Aim: Copy all the material below, exactly as it stands.

....

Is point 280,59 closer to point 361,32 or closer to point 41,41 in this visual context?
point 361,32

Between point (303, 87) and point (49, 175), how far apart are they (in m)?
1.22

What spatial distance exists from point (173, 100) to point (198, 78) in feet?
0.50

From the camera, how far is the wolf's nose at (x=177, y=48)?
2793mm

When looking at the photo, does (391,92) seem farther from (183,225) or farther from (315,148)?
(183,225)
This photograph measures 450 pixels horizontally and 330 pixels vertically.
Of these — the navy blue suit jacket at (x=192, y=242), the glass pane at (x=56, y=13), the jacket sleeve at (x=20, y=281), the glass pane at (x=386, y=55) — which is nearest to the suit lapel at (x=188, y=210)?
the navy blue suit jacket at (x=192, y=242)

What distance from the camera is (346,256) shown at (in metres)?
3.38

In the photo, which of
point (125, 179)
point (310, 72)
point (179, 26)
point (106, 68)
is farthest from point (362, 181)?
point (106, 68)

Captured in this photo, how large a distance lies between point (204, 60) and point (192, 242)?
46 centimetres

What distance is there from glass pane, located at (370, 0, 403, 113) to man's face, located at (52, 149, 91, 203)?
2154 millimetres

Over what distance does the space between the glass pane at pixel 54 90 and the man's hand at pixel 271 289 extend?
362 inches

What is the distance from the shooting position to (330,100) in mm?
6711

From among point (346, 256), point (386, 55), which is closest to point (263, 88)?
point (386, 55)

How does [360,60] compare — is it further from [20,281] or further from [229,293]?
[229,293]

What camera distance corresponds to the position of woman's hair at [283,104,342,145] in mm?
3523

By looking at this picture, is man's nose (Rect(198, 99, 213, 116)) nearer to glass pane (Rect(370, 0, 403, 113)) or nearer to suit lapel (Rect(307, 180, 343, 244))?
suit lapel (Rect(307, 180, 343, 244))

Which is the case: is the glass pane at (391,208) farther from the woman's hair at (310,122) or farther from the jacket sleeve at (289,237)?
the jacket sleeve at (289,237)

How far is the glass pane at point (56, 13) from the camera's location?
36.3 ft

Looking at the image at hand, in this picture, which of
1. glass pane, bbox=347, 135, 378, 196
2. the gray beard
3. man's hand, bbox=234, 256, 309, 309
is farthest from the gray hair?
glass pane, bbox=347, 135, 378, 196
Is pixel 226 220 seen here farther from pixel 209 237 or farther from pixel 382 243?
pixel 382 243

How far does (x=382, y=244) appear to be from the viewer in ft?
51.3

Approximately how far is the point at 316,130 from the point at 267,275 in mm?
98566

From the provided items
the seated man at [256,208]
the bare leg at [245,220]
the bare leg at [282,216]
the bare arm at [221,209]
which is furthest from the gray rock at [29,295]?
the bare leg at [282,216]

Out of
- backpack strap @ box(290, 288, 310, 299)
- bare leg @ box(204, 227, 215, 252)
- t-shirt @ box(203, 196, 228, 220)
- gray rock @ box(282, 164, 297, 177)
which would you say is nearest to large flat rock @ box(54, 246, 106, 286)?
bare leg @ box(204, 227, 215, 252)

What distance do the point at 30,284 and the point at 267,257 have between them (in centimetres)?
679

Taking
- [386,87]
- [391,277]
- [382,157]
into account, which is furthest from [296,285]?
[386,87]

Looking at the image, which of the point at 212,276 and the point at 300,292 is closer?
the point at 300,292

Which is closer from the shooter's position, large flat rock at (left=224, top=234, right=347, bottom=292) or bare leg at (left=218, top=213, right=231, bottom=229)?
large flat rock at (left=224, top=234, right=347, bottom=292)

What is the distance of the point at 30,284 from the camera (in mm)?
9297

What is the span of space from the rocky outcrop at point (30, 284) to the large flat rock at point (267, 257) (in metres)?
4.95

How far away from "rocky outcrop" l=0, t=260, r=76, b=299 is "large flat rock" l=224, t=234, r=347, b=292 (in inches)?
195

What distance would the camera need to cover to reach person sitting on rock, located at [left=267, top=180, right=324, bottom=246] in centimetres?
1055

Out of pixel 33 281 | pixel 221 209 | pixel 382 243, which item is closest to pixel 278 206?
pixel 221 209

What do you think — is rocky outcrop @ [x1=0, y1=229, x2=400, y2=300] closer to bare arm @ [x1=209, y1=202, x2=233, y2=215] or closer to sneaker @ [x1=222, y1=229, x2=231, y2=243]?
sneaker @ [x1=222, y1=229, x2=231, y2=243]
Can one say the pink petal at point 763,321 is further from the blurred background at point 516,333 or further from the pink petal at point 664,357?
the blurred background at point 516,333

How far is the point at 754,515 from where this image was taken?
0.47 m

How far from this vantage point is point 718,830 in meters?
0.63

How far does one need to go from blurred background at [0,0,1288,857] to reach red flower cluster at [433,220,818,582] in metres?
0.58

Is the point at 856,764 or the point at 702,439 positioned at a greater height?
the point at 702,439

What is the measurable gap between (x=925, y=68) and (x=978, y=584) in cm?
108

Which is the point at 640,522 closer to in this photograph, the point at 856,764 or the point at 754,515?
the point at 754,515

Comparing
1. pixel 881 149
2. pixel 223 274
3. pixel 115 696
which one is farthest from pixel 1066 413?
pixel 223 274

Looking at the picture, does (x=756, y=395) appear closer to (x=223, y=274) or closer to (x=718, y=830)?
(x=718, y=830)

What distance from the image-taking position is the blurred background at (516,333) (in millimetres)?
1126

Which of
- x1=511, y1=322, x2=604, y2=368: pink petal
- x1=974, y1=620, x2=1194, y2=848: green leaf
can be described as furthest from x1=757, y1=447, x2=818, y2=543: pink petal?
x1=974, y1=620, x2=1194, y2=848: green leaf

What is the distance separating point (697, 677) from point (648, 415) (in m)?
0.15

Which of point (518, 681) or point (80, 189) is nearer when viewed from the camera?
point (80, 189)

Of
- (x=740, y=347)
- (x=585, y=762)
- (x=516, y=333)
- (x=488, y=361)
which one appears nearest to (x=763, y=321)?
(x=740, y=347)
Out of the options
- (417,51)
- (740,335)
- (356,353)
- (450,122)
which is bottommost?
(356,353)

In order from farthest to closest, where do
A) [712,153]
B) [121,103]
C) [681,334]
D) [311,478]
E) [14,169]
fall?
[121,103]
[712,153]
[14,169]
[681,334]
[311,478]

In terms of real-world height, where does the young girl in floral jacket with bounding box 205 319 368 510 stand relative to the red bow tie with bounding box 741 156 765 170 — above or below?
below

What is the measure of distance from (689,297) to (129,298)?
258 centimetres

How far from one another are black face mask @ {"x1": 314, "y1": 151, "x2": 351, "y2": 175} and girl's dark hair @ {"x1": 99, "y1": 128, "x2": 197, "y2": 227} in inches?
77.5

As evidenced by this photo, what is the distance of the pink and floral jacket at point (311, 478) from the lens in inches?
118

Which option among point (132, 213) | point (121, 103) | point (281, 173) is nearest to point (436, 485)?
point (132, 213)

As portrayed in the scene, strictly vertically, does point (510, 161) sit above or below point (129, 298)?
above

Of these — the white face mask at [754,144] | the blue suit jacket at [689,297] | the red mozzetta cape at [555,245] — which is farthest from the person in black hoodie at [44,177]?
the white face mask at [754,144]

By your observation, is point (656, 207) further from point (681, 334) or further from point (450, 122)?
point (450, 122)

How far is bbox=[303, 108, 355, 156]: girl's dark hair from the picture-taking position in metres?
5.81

....

Output below:
Is point 280,59 closer to point 361,32 or closer to point 41,41 in this visual context?
point 361,32

Between point (303, 87) and point (49, 175), how far apart are they (in m)?
1.22

What spatial distance exists from point (173, 100) to point (198, 78) in feet?
0.50

From the camera, how far is the wolf's nose at (x=177, y=48)?
2793mm

When looking at the photo, does (391,92) seem farther from (183,225) or farther from (315,148)?
(183,225)
This photograph measures 450 pixels horizontally and 330 pixels vertically.
Of these — the navy blue suit jacket at (x=192, y=242), the glass pane at (x=56, y=13), the jacket sleeve at (x=20, y=281), the glass pane at (x=386, y=55) — which is nearest to the suit lapel at (x=188, y=210)?
the navy blue suit jacket at (x=192, y=242)

What distance from the camera is (346,256) shown at (in metres)?
3.38

In the photo, which of
point (125, 179)
point (310, 72)
point (179, 26)
point (106, 68)
is farthest from point (362, 181)?
point (106, 68)

Captured in this photo, how large a distance lies between point (204, 60) and point (192, 242)?
46 centimetres

What distance is there from glass pane, located at (370, 0, 403, 113) to man's face, located at (52, 149, 91, 203)?
2154 millimetres

Over what distance does the space between the glass pane at pixel 54 90 and the man's hand at pixel 271 289 extend?
362 inches

What is the distance from the shooting position to (330,100) in mm?
6711

From among point (346, 256), point (386, 55), which is closest to point (263, 88)?
point (386, 55)

How does [360,60] compare — is it further from [20,281] or further from [229,293]?
[229,293]

What camera distance corresponds to the position of woman's hair at [283,104,342,145] in mm?
3523

By looking at this picture, is man's nose (Rect(198, 99, 213, 116)) nearer to glass pane (Rect(370, 0, 403, 113)) or nearer to suit lapel (Rect(307, 180, 343, 244))?
suit lapel (Rect(307, 180, 343, 244))

Which is the case: is the glass pane at (391,208) farther from the woman's hair at (310,122) or farther from the jacket sleeve at (289,237)?
the jacket sleeve at (289,237)

How far is the glass pane at point (56, 13) from the camera's location?
36.3 ft

Looking at the image at hand, in this picture, which of
1. glass pane, bbox=347, 135, 378, 196
2. the gray beard
3. man's hand, bbox=234, 256, 309, 309
is farthest from the gray hair?
glass pane, bbox=347, 135, 378, 196
Is pixel 226 220 seen here farther from pixel 209 237 or farther from pixel 382 243?
pixel 382 243

How far does (x=382, y=244) appear to be from the viewer in ft?
51.3

Approximately how far is the point at 316,130 from the point at 267,275 in mm?
98566

From the provided items
the seated man at [256,208]
the bare leg at [245,220]
the bare leg at [282,216]
the bare arm at [221,209]
which is furthest from the gray rock at [29,295]?
the bare leg at [282,216]

Out of
- backpack strap @ box(290, 288, 310, 299)
- bare leg @ box(204, 227, 215, 252)
- t-shirt @ box(203, 196, 228, 220)
- gray rock @ box(282, 164, 297, 177)
which would you say is nearest to large flat rock @ box(54, 246, 106, 286)?
bare leg @ box(204, 227, 215, 252)

What distance do the point at 30,284 and the point at 267,257 have between them (in centimetres)?
679

Taking
- [386,87]
- [391,277]
- [382,157]
into account, which is furthest from [296,285]?
[386,87]

Looking at the image, which of the point at 212,276 and the point at 300,292 is closer?
the point at 300,292

Which is closer from the shooter's position, large flat rock at (left=224, top=234, right=347, bottom=292) or bare leg at (left=218, top=213, right=231, bottom=229)?
large flat rock at (left=224, top=234, right=347, bottom=292)

What is the distance of the point at 30,284 from the camera (in mm)?
9297

What is the span of space from the rocky outcrop at point (30, 284) to the large flat rock at point (267, 257) (in metres)?
4.95

How far away from "rocky outcrop" l=0, t=260, r=76, b=299 is "large flat rock" l=224, t=234, r=347, b=292 (in inches)?
195

What distance would the camera need to cover to reach person sitting on rock, located at [left=267, top=180, right=324, bottom=246] in centimetres?
1055

Out of pixel 33 281 | pixel 221 209 | pixel 382 243, which item is closest to pixel 278 206?
pixel 221 209

What do you think — is rocky outcrop @ [x1=0, y1=229, x2=400, y2=300] closer to bare arm @ [x1=209, y1=202, x2=233, y2=215] or closer to sneaker @ [x1=222, y1=229, x2=231, y2=243]?
sneaker @ [x1=222, y1=229, x2=231, y2=243]
Can one say the pink petal at point 763,321 is further from the blurred background at point 516,333 or further from the pink petal at point 664,357?
the blurred background at point 516,333

How far is the point at 754,515 from where this image was taken?
0.47 m

How far from this vantage point is point 718,830 in meters?
0.63

How far does one need to go from blurred background at [0,0,1288,857] to reach red flower cluster at [433,220,818,582] in metres?
0.58

Is the point at 856,764 or the point at 702,439 positioned at a greater height?
the point at 702,439

What is the measurable gap between (x=925, y=68) and (x=978, y=584) in cm?
108

Which is the point at 640,522 closer to in this photograph, the point at 856,764 or the point at 754,515?
the point at 754,515

Comparing
1. pixel 881 149
2. pixel 223 274
3. pixel 115 696
which one is farthest from pixel 1066 413?
pixel 223 274

Looking at the picture, does (x=756, y=395) appear closer to (x=223, y=274) or closer to (x=718, y=830)?
(x=718, y=830)

What distance from the image-taking position is the blurred background at (516,333) (in millimetres)?
1126

Which of
- x1=511, y1=322, x2=604, y2=368: pink petal
- x1=974, y1=620, x2=1194, y2=848: green leaf
can be described as furthest from x1=757, y1=447, x2=818, y2=543: pink petal?
x1=974, y1=620, x2=1194, y2=848: green leaf

What is the distance separating point (697, 677) from point (648, 415) (in m)?
0.15

Which of point (518, 681) or point (80, 189) is nearer when viewed from the camera?
point (80, 189)

Of
- (x=740, y=347)
- (x=585, y=762)
- (x=516, y=333)
- (x=488, y=361)
which one appears nearest to (x=763, y=321)?
(x=740, y=347)
Out of the options
- (417,51)
- (740,335)
- (356,353)
- (450,122)
which is bottommost?
(356,353)

In order from farthest to closest, where do
A) [712,153]
B) [121,103]
C) [681,334]
D) [311,478]
E) [14,169]
fall?
[121,103]
[712,153]
[14,169]
[681,334]
[311,478]

In terms of real-world height, where does the young girl in floral jacket with bounding box 205 319 368 510 stand relative to the red bow tie with bounding box 741 156 765 170 — above or below?
below

What is the measure of distance from (689,297) to (129,298)?
258 centimetres

How far from one another are black face mask @ {"x1": 314, "y1": 151, "x2": 351, "y2": 175} and girl's dark hair @ {"x1": 99, "y1": 128, "x2": 197, "y2": 227} in inches?
77.5

As evidenced by this photo, what is the distance of the pink and floral jacket at point (311, 478) from the lens in inches?
118

Which option among point (132, 213) | point (121, 103) | point (281, 173) is nearest to point (436, 485)?
point (132, 213)

As portrayed in the scene, strictly vertically, does point (510, 161) sit above or below point (129, 298)?
above

Of these — the white face mask at [754,144] | the blue suit jacket at [689,297] | the red mozzetta cape at [555,245] — which is farthest from the person in black hoodie at [44,177]?
the white face mask at [754,144]

By your observation, is point (656, 207) further from point (681, 334) or further from point (450, 122)?
point (450, 122)

How far is bbox=[303, 108, 355, 156]: girl's dark hair from the picture-taking position in metres?
5.81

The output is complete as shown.